Je mesure, en écoutant mes interlocuteurs, le degré de souffrance vécu de part et d’autre. Je lis les commentaires mettant sur un même plan les actions militaires d’Israël et l’agression du Hamas le 7 octobre 2023. Pour avoir vu sur place, je ne cautionne pas, devant l’évidence que les soldats israéliens répondant à une attaque meurtrière n’ont pas, eux, en une journée, assassiné sauvagement 1200 civils innocents puis emmené 250 otages pour un calvaire insoutenable. Je me dis que s’il n’y a pas de hiérarchie de la douleur quand on perd un être cher, il y a en revanche une hiérarchie de l’horreur et de la barbarie dans l’acte qui donne la mort.
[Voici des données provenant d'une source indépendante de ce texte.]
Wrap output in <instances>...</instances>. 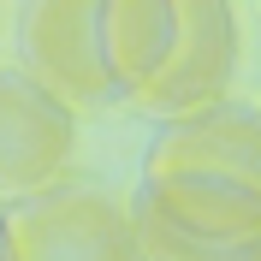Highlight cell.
Here are the masks:
<instances>
[{
    "label": "cell",
    "instance_id": "8fae6325",
    "mask_svg": "<svg viewBox=\"0 0 261 261\" xmlns=\"http://www.w3.org/2000/svg\"><path fill=\"white\" fill-rule=\"evenodd\" d=\"M0 238H6V208H0Z\"/></svg>",
    "mask_w": 261,
    "mask_h": 261
},
{
    "label": "cell",
    "instance_id": "ba28073f",
    "mask_svg": "<svg viewBox=\"0 0 261 261\" xmlns=\"http://www.w3.org/2000/svg\"><path fill=\"white\" fill-rule=\"evenodd\" d=\"M130 226H137V249H143V261H261V238H255V244L214 249V244H184V238L148 226V220H137V214H130Z\"/></svg>",
    "mask_w": 261,
    "mask_h": 261
},
{
    "label": "cell",
    "instance_id": "3957f363",
    "mask_svg": "<svg viewBox=\"0 0 261 261\" xmlns=\"http://www.w3.org/2000/svg\"><path fill=\"white\" fill-rule=\"evenodd\" d=\"M18 71L60 95L71 113L119 107L95 54V0H24L18 12Z\"/></svg>",
    "mask_w": 261,
    "mask_h": 261
},
{
    "label": "cell",
    "instance_id": "5b68a950",
    "mask_svg": "<svg viewBox=\"0 0 261 261\" xmlns=\"http://www.w3.org/2000/svg\"><path fill=\"white\" fill-rule=\"evenodd\" d=\"M172 6H178L172 60L130 101L148 119H178V113L220 101L231 89V71H238V12H231V0H172Z\"/></svg>",
    "mask_w": 261,
    "mask_h": 261
},
{
    "label": "cell",
    "instance_id": "6da1fadb",
    "mask_svg": "<svg viewBox=\"0 0 261 261\" xmlns=\"http://www.w3.org/2000/svg\"><path fill=\"white\" fill-rule=\"evenodd\" d=\"M12 261H143L130 202L83 184H54L6 214Z\"/></svg>",
    "mask_w": 261,
    "mask_h": 261
},
{
    "label": "cell",
    "instance_id": "7a4b0ae2",
    "mask_svg": "<svg viewBox=\"0 0 261 261\" xmlns=\"http://www.w3.org/2000/svg\"><path fill=\"white\" fill-rule=\"evenodd\" d=\"M71 161H77V113L18 65H0V202H30L65 184Z\"/></svg>",
    "mask_w": 261,
    "mask_h": 261
},
{
    "label": "cell",
    "instance_id": "9c48e42d",
    "mask_svg": "<svg viewBox=\"0 0 261 261\" xmlns=\"http://www.w3.org/2000/svg\"><path fill=\"white\" fill-rule=\"evenodd\" d=\"M0 261H12V244H6V238H0Z\"/></svg>",
    "mask_w": 261,
    "mask_h": 261
},
{
    "label": "cell",
    "instance_id": "277c9868",
    "mask_svg": "<svg viewBox=\"0 0 261 261\" xmlns=\"http://www.w3.org/2000/svg\"><path fill=\"white\" fill-rule=\"evenodd\" d=\"M143 172H190V178H226L261 190V107L220 95L196 113L161 119Z\"/></svg>",
    "mask_w": 261,
    "mask_h": 261
},
{
    "label": "cell",
    "instance_id": "30bf717a",
    "mask_svg": "<svg viewBox=\"0 0 261 261\" xmlns=\"http://www.w3.org/2000/svg\"><path fill=\"white\" fill-rule=\"evenodd\" d=\"M0 36H6V0H0Z\"/></svg>",
    "mask_w": 261,
    "mask_h": 261
},
{
    "label": "cell",
    "instance_id": "52a82bcc",
    "mask_svg": "<svg viewBox=\"0 0 261 261\" xmlns=\"http://www.w3.org/2000/svg\"><path fill=\"white\" fill-rule=\"evenodd\" d=\"M172 42H178L172 0H95V54L125 107L161 77V65L172 60Z\"/></svg>",
    "mask_w": 261,
    "mask_h": 261
},
{
    "label": "cell",
    "instance_id": "8992f818",
    "mask_svg": "<svg viewBox=\"0 0 261 261\" xmlns=\"http://www.w3.org/2000/svg\"><path fill=\"white\" fill-rule=\"evenodd\" d=\"M130 214L148 226L172 231L184 244H255L261 238V190L226 178H190V172H143Z\"/></svg>",
    "mask_w": 261,
    "mask_h": 261
}]
</instances>
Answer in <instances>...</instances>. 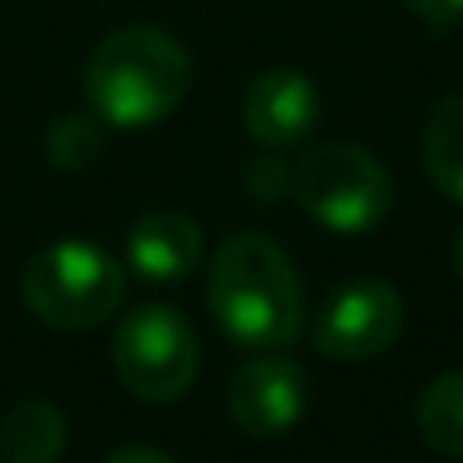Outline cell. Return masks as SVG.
Returning a JSON list of instances; mask_svg holds the SVG:
<instances>
[{
	"mask_svg": "<svg viewBox=\"0 0 463 463\" xmlns=\"http://www.w3.org/2000/svg\"><path fill=\"white\" fill-rule=\"evenodd\" d=\"M207 302L221 333L248 351H284L307 324L302 279L288 252L266 234H234L216 248Z\"/></svg>",
	"mask_w": 463,
	"mask_h": 463,
	"instance_id": "obj_1",
	"label": "cell"
},
{
	"mask_svg": "<svg viewBox=\"0 0 463 463\" xmlns=\"http://www.w3.org/2000/svg\"><path fill=\"white\" fill-rule=\"evenodd\" d=\"M194 68L175 36L157 27H122L104 36L86 63V104L113 131H145L180 109Z\"/></svg>",
	"mask_w": 463,
	"mask_h": 463,
	"instance_id": "obj_2",
	"label": "cell"
},
{
	"mask_svg": "<svg viewBox=\"0 0 463 463\" xmlns=\"http://www.w3.org/2000/svg\"><path fill=\"white\" fill-rule=\"evenodd\" d=\"M127 298V270L118 257L86 239H59L41 248L23 270V302L36 319L81 333L104 324Z\"/></svg>",
	"mask_w": 463,
	"mask_h": 463,
	"instance_id": "obj_3",
	"label": "cell"
},
{
	"mask_svg": "<svg viewBox=\"0 0 463 463\" xmlns=\"http://www.w3.org/2000/svg\"><path fill=\"white\" fill-rule=\"evenodd\" d=\"M293 194L333 234H364L392 212V175L360 145H319L293 166Z\"/></svg>",
	"mask_w": 463,
	"mask_h": 463,
	"instance_id": "obj_4",
	"label": "cell"
},
{
	"mask_svg": "<svg viewBox=\"0 0 463 463\" xmlns=\"http://www.w3.org/2000/svg\"><path fill=\"white\" fill-rule=\"evenodd\" d=\"M113 364L131 396L149 405L180 401L198 378V333L162 302L136 307L113 333Z\"/></svg>",
	"mask_w": 463,
	"mask_h": 463,
	"instance_id": "obj_5",
	"label": "cell"
},
{
	"mask_svg": "<svg viewBox=\"0 0 463 463\" xmlns=\"http://www.w3.org/2000/svg\"><path fill=\"white\" fill-rule=\"evenodd\" d=\"M401 293L383 279H355L337 288L315 315V346L328 360H369L401 337Z\"/></svg>",
	"mask_w": 463,
	"mask_h": 463,
	"instance_id": "obj_6",
	"label": "cell"
},
{
	"mask_svg": "<svg viewBox=\"0 0 463 463\" xmlns=\"http://www.w3.org/2000/svg\"><path fill=\"white\" fill-rule=\"evenodd\" d=\"M225 401H230V419L248 437H279L293 432L310 410V383L302 364L284 360L279 351H261L257 360L234 369Z\"/></svg>",
	"mask_w": 463,
	"mask_h": 463,
	"instance_id": "obj_7",
	"label": "cell"
},
{
	"mask_svg": "<svg viewBox=\"0 0 463 463\" xmlns=\"http://www.w3.org/2000/svg\"><path fill=\"white\" fill-rule=\"evenodd\" d=\"M319 122V90L298 68H270L261 72L243 95V127L261 149H293Z\"/></svg>",
	"mask_w": 463,
	"mask_h": 463,
	"instance_id": "obj_8",
	"label": "cell"
},
{
	"mask_svg": "<svg viewBox=\"0 0 463 463\" xmlns=\"http://www.w3.org/2000/svg\"><path fill=\"white\" fill-rule=\"evenodd\" d=\"M127 261L149 284H175V279L198 270V261H203V230H198L194 216H184L175 207L145 212L131 225V234H127Z\"/></svg>",
	"mask_w": 463,
	"mask_h": 463,
	"instance_id": "obj_9",
	"label": "cell"
},
{
	"mask_svg": "<svg viewBox=\"0 0 463 463\" xmlns=\"http://www.w3.org/2000/svg\"><path fill=\"white\" fill-rule=\"evenodd\" d=\"M68 446V419L50 401H23L0 423V459L5 463H59Z\"/></svg>",
	"mask_w": 463,
	"mask_h": 463,
	"instance_id": "obj_10",
	"label": "cell"
},
{
	"mask_svg": "<svg viewBox=\"0 0 463 463\" xmlns=\"http://www.w3.org/2000/svg\"><path fill=\"white\" fill-rule=\"evenodd\" d=\"M419 432L437 455L463 459V369L428 383V392L419 396Z\"/></svg>",
	"mask_w": 463,
	"mask_h": 463,
	"instance_id": "obj_11",
	"label": "cell"
},
{
	"mask_svg": "<svg viewBox=\"0 0 463 463\" xmlns=\"http://www.w3.org/2000/svg\"><path fill=\"white\" fill-rule=\"evenodd\" d=\"M423 157H428L437 189L446 198L463 203V95H450L432 113L428 136H423Z\"/></svg>",
	"mask_w": 463,
	"mask_h": 463,
	"instance_id": "obj_12",
	"label": "cell"
},
{
	"mask_svg": "<svg viewBox=\"0 0 463 463\" xmlns=\"http://www.w3.org/2000/svg\"><path fill=\"white\" fill-rule=\"evenodd\" d=\"M45 154L59 171H86L95 157L104 154V122L99 118H81V113H63L50 122L45 131Z\"/></svg>",
	"mask_w": 463,
	"mask_h": 463,
	"instance_id": "obj_13",
	"label": "cell"
},
{
	"mask_svg": "<svg viewBox=\"0 0 463 463\" xmlns=\"http://www.w3.org/2000/svg\"><path fill=\"white\" fill-rule=\"evenodd\" d=\"M284 189H293V175L284 171V162H275V157L252 162V171H248V194H252L261 207H270Z\"/></svg>",
	"mask_w": 463,
	"mask_h": 463,
	"instance_id": "obj_14",
	"label": "cell"
},
{
	"mask_svg": "<svg viewBox=\"0 0 463 463\" xmlns=\"http://www.w3.org/2000/svg\"><path fill=\"white\" fill-rule=\"evenodd\" d=\"M423 23H432L437 32H446V27H455L463 23V0H405Z\"/></svg>",
	"mask_w": 463,
	"mask_h": 463,
	"instance_id": "obj_15",
	"label": "cell"
},
{
	"mask_svg": "<svg viewBox=\"0 0 463 463\" xmlns=\"http://www.w3.org/2000/svg\"><path fill=\"white\" fill-rule=\"evenodd\" d=\"M104 463H175L166 450H157V446H122V450H113Z\"/></svg>",
	"mask_w": 463,
	"mask_h": 463,
	"instance_id": "obj_16",
	"label": "cell"
},
{
	"mask_svg": "<svg viewBox=\"0 0 463 463\" xmlns=\"http://www.w3.org/2000/svg\"><path fill=\"white\" fill-rule=\"evenodd\" d=\"M455 270H459V275H463V230H459V234H455Z\"/></svg>",
	"mask_w": 463,
	"mask_h": 463,
	"instance_id": "obj_17",
	"label": "cell"
}]
</instances>
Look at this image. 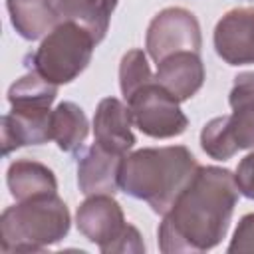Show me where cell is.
Masks as SVG:
<instances>
[{
	"label": "cell",
	"mask_w": 254,
	"mask_h": 254,
	"mask_svg": "<svg viewBox=\"0 0 254 254\" xmlns=\"http://www.w3.org/2000/svg\"><path fill=\"white\" fill-rule=\"evenodd\" d=\"M240 190L222 167H198L190 183L163 214L159 248L165 254L206 252L226 236Z\"/></svg>",
	"instance_id": "obj_1"
},
{
	"label": "cell",
	"mask_w": 254,
	"mask_h": 254,
	"mask_svg": "<svg viewBox=\"0 0 254 254\" xmlns=\"http://www.w3.org/2000/svg\"><path fill=\"white\" fill-rule=\"evenodd\" d=\"M198 169L194 155L183 145L147 147L123 157L119 187L125 194L145 200L165 214Z\"/></svg>",
	"instance_id": "obj_2"
},
{
	"label": "cell",
	"mask_w": 254,
	"mask_h": 254,
	"mask_svg": "<svg viewBox=\"0 0 254 254\" xmlns=\"http://www.w3.org/2000/svg\"><path fill=\"white\" fill-rule=\"evenodd\" d=\"M69 230V210L56 194L18 200L0 218V244L4 252H40L58 244Z\"/></svg>",
	"instance_id": "obj_3"
},
{
	"label": "cell",
	"mask_w": 254,
	"mask_h": 254,
	"mask_svg": "<svg viewBox=\"0 0 254 254\" xmlns=\"http://www.w3.org/2000/svg\"><path fill=\"white\" fill-rule=\"evenodd\" d=\"M95 38L75 22H60L38 46L30 65L44 79L62 85L73 81L89 64Z\"/></svg>",
	"instance_id": "obj_4"
},
{
	"label": "cell",
	"mask_w": 254,
	"mask_h": 254,
	"mask_svg": "<svg viewBox=\"0 0 254 254\" xmlns=\"http://www.w3.org/2000/svg\"><path fill=\"white\" fill-rule=\"evenodd\" d=\"M125 101L133 125L153 139H171L185 133L189 127V119L181 111L179 101L155 79L145 83Z\"/></svg>",
	"instance_id": "obj_5"
},
{
	"label": "cell",
	"mask_w": 254,
	"mask_h": 254,
	"mask_svg": "<svg viewBox=\"0 0 254 254\" xmlns=\"http://www.w3.org/2000/svg\"><path fill=\"white\" fill-rule=\"evenodd\" d=\"M202 36L198 20L185 8L161 10L147 28L145 48L157 64L177 52H200Z\"/></svg>",
	"instance_id": "obj_6"
},
{
	"label": "cell",
	"mask_w": 254,
	"mask_h": 254,
	"mask_svg": "<svg viewBox=\"0 0 254 254\" xmlns=\"http://www.w3.org/2000/svg\"><path fill=\"white\" fill-rule=\"evenodd\" d=\"M200 147L216 161H226L240 149H254V105L210 119L200 131Z\"/></svg>",
	"instance_id": "obj_7"
},
{
	"label": "cell",
	"mask_w": 254,
	"mask_h": 254,
	"mask_svg": "<svg viewBox=\"0 0 254 254\" xmlns=\"http://www.w3.org/2000/svg\"><path fill=\"white\" fill-rule=\"evenodd\" d=\"M75 224H77V230L91 244H95L103 254H107L111 244L127 228L121 204L113 198V194L87 196L77 208Z\"/></svg>",
	"instance_id": "obj_8"
},
{
	"label": "cell",
	"mask_w": 254,
	"mask_h": 254,
	"mask_svg": "<svg viewBox=\"0 0 254 254\" xmlns=\"http://www.w3.org/2000/svg\"><path fill=\"white\" fill-rule=\"evenodd\" d=\"M214 50L228 65L254 64V8L226 12L214 28Z\"/></svg>",
	"instance_id": "obj_9"
},
{
	"label": "cell",
	"mask_w": 254,
	"mask_h": 254,
	"mask_svg": "<svg viewBox=\"0 0 254 254\" xmlns=\"http://www.w3.org/2000/svg\"><path fill=\"white\" fill-rule=\"evenodd\" d=\"M125 155L113 153L99 143L85 149L77 163V185L87 196L91 194H115L119 187V171Z\"/></svg>",
	"instance_id": "obj_10"
},
{
	"label": "cell",
	"mask_w": 254,
	"mask_h": 254,
	"mask_svg": "<svg viewBox=\"0 0 254 254\" xmlns=\"http://www.w3.org/2000/svg\"><path fill=\"white\" fill-rule=\"evenodd\" d=\"M155 81L179 103L190 99L204 81V65L196 52H177L157 64Z\"/></svg>",
	"instance_id": "obj_11"
},
{
	"label": "cell",
	"mask_w": 254,
	"mask_h": 254,
	"mask_svg": "<svg viewBox=\"0 0 254 254\" xmlns=\"http://www.w3.org/2000/svg\"><path fill=\"white\" fill-rule=\"evenodd\" d=\"M131 113L129 107L117 97H105L99 101L93 115V135L95 143L101 147L125 155L135 145V135L131 131Z\"/></svg>",
	"instance_id": "obj_12"
},
{
	"label": "cell",
	"mask_w": 254,
	"mask_h": 254,
	"mask_svg": "<svg viewBox=\"0 0 254 254\" xmlns=\"http://www.w3.org/2000/svg\"><path fill=\"white\" fill-rule=\"evenodd\" d=\"M52 111L50 109H14L2 115V153L26 145H42L52 139L50 129Z\"/></svg>",
	"instance_id": "obj_13"
},
{
	"label": "cell",
	"mask_w": 254,
	"mask_h": 254,
	"mask_svg": "<svg viewBox=\"0 0 254 254\" xmlns=\"http://www.w3.org/2000/svg\"><path fill=\"white\" fill-rule=\"evenodd\" d=\"M14 30L24 40H38L60 24L54 0H6Z\"/></svg>",
	"instance_id": "obj_14"
},
{
	"label": "cell",
	"mask_w": 254,
	"mask_h": 254,
	"mask_svg": "<svg viewBox=\"0 0 254 254\" xmlns=\"http://www.w3.org/2000/svg\"><path fill=\"white\" fill-rule=\"evenodd\" d=\"M6 183L10 189V194L16 200H28L34 196L44 194H56L58 181L46 165L32 161V159H20L14 161L8 167Z\"/></svg>",
	"instance_id": "obj_15"
},
{
	"label": "cell",
	"mask_w": 254,
	"mask_h": 254,
	"mask_svg": "<svg viewBox=\"0 0 254 254\" xmlns=\"http://www.w3.org/2000/svg\"><path fill=\"white\" fill-rule=\"evenodd\" d=\"M60 18L83 26L99 44L109 28L117 0H54Z\"/></svg>",
	"instance_id": "obj_16"
},
{
	"label": "cell",
	"mask_w": 254,
	"mask_h": 254,
	"mask_svg": "<svg viewBox=\"0 0 254 254\" xmlns=\"http://www.w3.org/2000/svg\"><path fill=\"white\" fill-rule=\"evenodd\" d=\"M50 129L56 145L65 153H73L83 145L89 133V123L79 105L71 101H62L52 111Z\"/></svg>",
	"instance_id": "obj_17"
},
{
	"label": "cell",
	"mask_w": 254,
	"mask_h": 254,
	"mask_svg": "<svg viewBox=\"0 0 254 254\" xmlns=\"http://www.w3.org/2000/svg\"><path fill=\"white\" fill-rule=\"evenodd\" d=\"M58 95V85L44 79L34 69L16 79L8 89V101L14 109H50Z\"/></svg>",
	"instance_id": "obj_18"
},
{
	"label": "cell",
	"mask_w": 254,
	"mask_h": 254,
	"mask_svg": "<svg viewBox=\"0 0 254 254\" xmlns=\"http://www.w3.org/2000/svg\"><path fill=\"white\" fill-rule=\"evenodd\" d=\"M153 79L155 75L151 73L147 56L143 50H131L123 56L119 65V87L125 99H129L137 89H141L145 83Z\"/></svg>",
	"instance_id": "obj_19"
},
{
	"label": "cell",
	"mask_w": 254,
	"mask_h": 254,
	"mask_svg": "<svg viewBox=\"0 0 254 254\" xmlns=\"http://www.w3.org/2000/svg\"><path fill=\"white\" fill-rule=\"evenodd\" d=\"M228 254H254V212L240 218L228 244Z\"/></svg>",
	"instance_id": "obj_20"
},
{
	"label": "cell",
	"mask_w": 254,
	"mask_h": 254,
	"mask_svg": "<svg viewBox=\"0 0 254 254\" xmlns=\"http://www.w3.org/2000/svg\"><path fill=\"white\" fill-rule=\"evenodd\" d=\"M228 103L232 109L254 105V71H244L234 77V85L230 89Z\"/></svg>",
	"instance_id": "obj_21"
},
{
	"label": "cell",
	"mask_w": 254,
	"mask_h": 254,
	"mask_svg": "<svg viewBox=\"0 0 254 254\" xmlns=\"http://www.w3.org/2000/svg\"><path fill=\"white\" fill-rule=\"evenodd\" d=\"M234 181H236V187H238L240 194H244L246 198L254 200V153L246 155L238 163Z\"/></svg>",
	"instance_id": "obj_22"
},
{
	"label": "cell",
	"mask_w": 254,
	"mask_h": 254,
	"mask_svg": "<svg viewBox=\"0 0 254 254\" xmlns=\"http://www.w3.org/2000/svg\"><path fill=\"white\" fill-rule=\"evenodd\" d=\"M115 252H133V254H141L145 252V244L143 238L139 234V230L131 224H127L125 232L111 244V248L107 250V254H115Z\"/></svg>",
	"instance_id": "obj_23"
}]
</instances>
Un terroriste est toujours un criminel, un soldat qui défend son pays et son peuple n’est pas un criminel.

Mes derniers interlocuteurs s’interrogent sur une paix à laquelle ils aspirent mais ne la voient pas dans un avenir proche. Pour les responsables politiques, les vrais détenteurs du pouvoir aux portes d’Israël ne la veulent pas, notamment le Hamas poussé par l’Iran, affaibli mais pas à terre ; pour eux, Israël a le devoir de se défendre pour sa survie, sans avoir de choix. La belle jeunesse que j’ai rencontrée chaque jour me dit, elle, son désir de vivre, en précisant qu’elle doit d’abord survivre et, pour cela, contribuer à rendre le pays fort.